What is needed =>
Show each line below that contains the string "right". Case counts.

[Scene-based spatial questions]
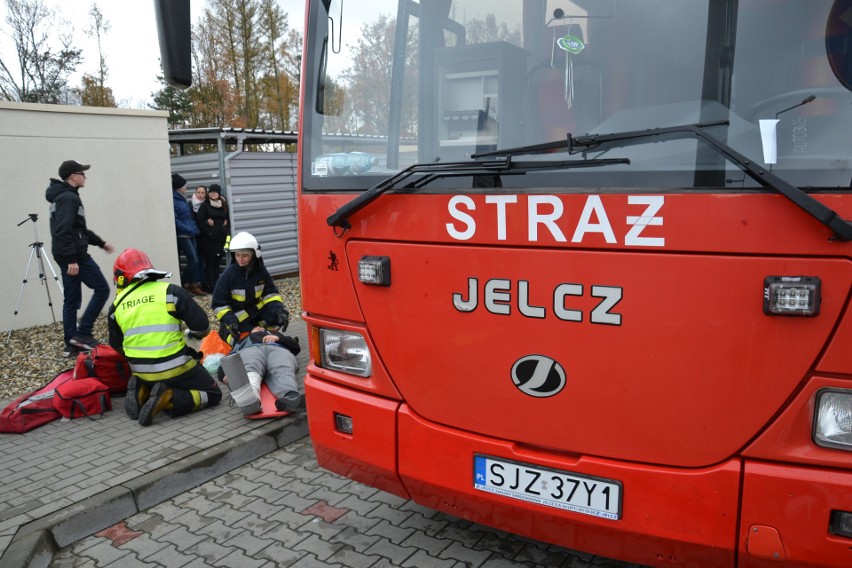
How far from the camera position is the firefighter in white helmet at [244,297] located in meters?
5.43

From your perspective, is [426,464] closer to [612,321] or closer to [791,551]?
[612,321]

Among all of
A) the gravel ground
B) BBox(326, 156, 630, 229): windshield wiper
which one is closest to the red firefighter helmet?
the gravel ground

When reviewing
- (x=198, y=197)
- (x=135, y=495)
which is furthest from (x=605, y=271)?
(x=198, y=197)

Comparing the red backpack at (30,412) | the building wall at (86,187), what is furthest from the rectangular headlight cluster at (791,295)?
the building wall at (86,187)

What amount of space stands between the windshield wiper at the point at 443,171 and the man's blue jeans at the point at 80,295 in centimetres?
504

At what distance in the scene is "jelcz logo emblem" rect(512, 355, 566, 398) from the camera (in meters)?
2.25

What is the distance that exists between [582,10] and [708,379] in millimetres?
1329

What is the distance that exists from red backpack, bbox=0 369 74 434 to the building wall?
3358 mm

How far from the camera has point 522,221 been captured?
223 centimetres

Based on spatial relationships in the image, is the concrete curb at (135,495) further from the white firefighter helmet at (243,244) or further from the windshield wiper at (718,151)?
the windshield wiper at (718,151)

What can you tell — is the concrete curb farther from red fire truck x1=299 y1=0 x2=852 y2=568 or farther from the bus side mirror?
the bus side mirror

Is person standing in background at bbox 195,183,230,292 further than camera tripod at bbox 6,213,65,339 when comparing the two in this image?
Yes

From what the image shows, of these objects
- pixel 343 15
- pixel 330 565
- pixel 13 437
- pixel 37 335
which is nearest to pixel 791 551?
pixel 330 565

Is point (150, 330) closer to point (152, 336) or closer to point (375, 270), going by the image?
point (152, 336)
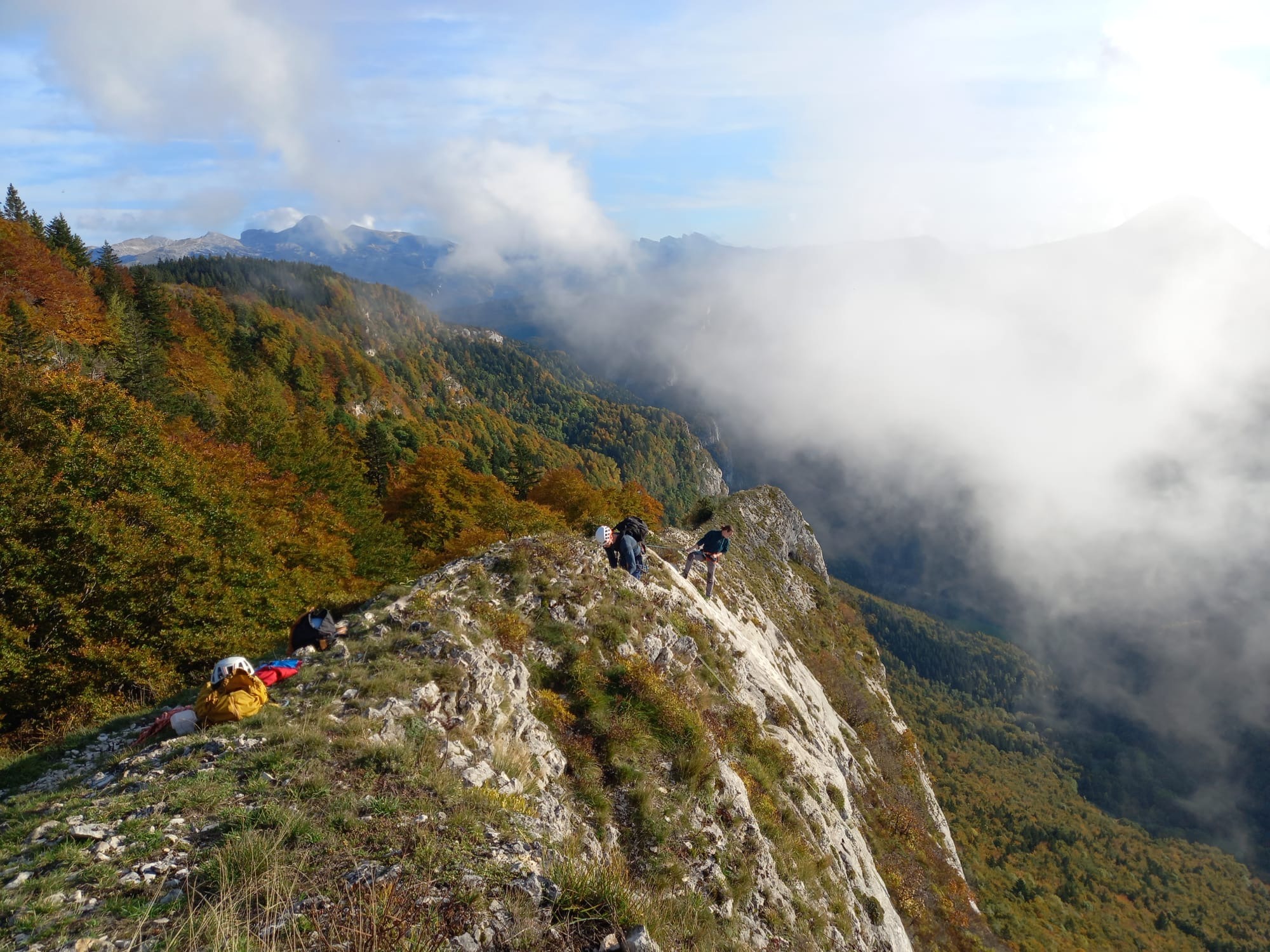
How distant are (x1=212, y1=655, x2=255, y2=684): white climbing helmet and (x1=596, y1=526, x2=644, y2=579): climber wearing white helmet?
1049cm

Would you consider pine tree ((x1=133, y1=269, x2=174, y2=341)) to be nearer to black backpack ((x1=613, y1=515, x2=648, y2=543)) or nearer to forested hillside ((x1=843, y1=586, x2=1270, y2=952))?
black backpack ((x1=613, y1=515, x2=648, y2=543))

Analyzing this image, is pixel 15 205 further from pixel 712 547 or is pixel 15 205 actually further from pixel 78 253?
pixel 712 547

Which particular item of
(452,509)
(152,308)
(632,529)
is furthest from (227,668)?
(152,308)

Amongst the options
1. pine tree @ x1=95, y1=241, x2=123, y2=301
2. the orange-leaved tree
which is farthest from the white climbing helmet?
pine tree @ x1=95, y1=241, x2=123, y2=301

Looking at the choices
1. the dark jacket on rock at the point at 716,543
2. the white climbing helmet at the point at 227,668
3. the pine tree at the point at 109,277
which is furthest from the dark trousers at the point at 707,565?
the pine tree at the point at 109,277

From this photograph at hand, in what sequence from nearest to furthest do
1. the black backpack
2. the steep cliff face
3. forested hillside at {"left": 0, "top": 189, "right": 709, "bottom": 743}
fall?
the steep cliff face, forested hillside at {"left": 0, "top": 189, "right": 709, "bottom": 743}, the black backpack

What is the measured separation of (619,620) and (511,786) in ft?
23.3

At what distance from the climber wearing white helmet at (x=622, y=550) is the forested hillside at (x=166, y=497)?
323 inches

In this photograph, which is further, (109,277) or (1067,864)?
→ (1067,864)

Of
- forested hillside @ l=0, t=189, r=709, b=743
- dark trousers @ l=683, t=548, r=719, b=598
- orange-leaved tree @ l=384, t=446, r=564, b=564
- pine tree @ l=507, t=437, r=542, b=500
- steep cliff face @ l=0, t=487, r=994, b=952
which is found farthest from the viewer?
pine tree @ l=507, t=437, r=542, b=500

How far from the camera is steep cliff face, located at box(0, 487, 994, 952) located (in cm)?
568

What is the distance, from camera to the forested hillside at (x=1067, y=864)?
291ft

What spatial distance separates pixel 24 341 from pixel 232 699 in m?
41.2

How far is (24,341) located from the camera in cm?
3438
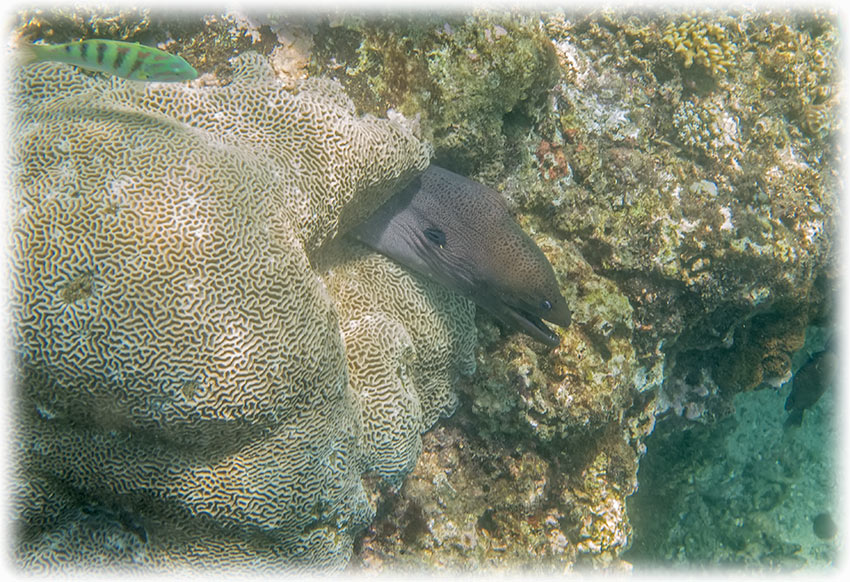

Task answer =>
3. forested hillside at {"left": 0, "top": 189, "right": 709, "bottom": 743}
the steep cliff face, forested hillside at {"left": 0, "top": 189, "right": 709, "bottom": 743}, the black backpack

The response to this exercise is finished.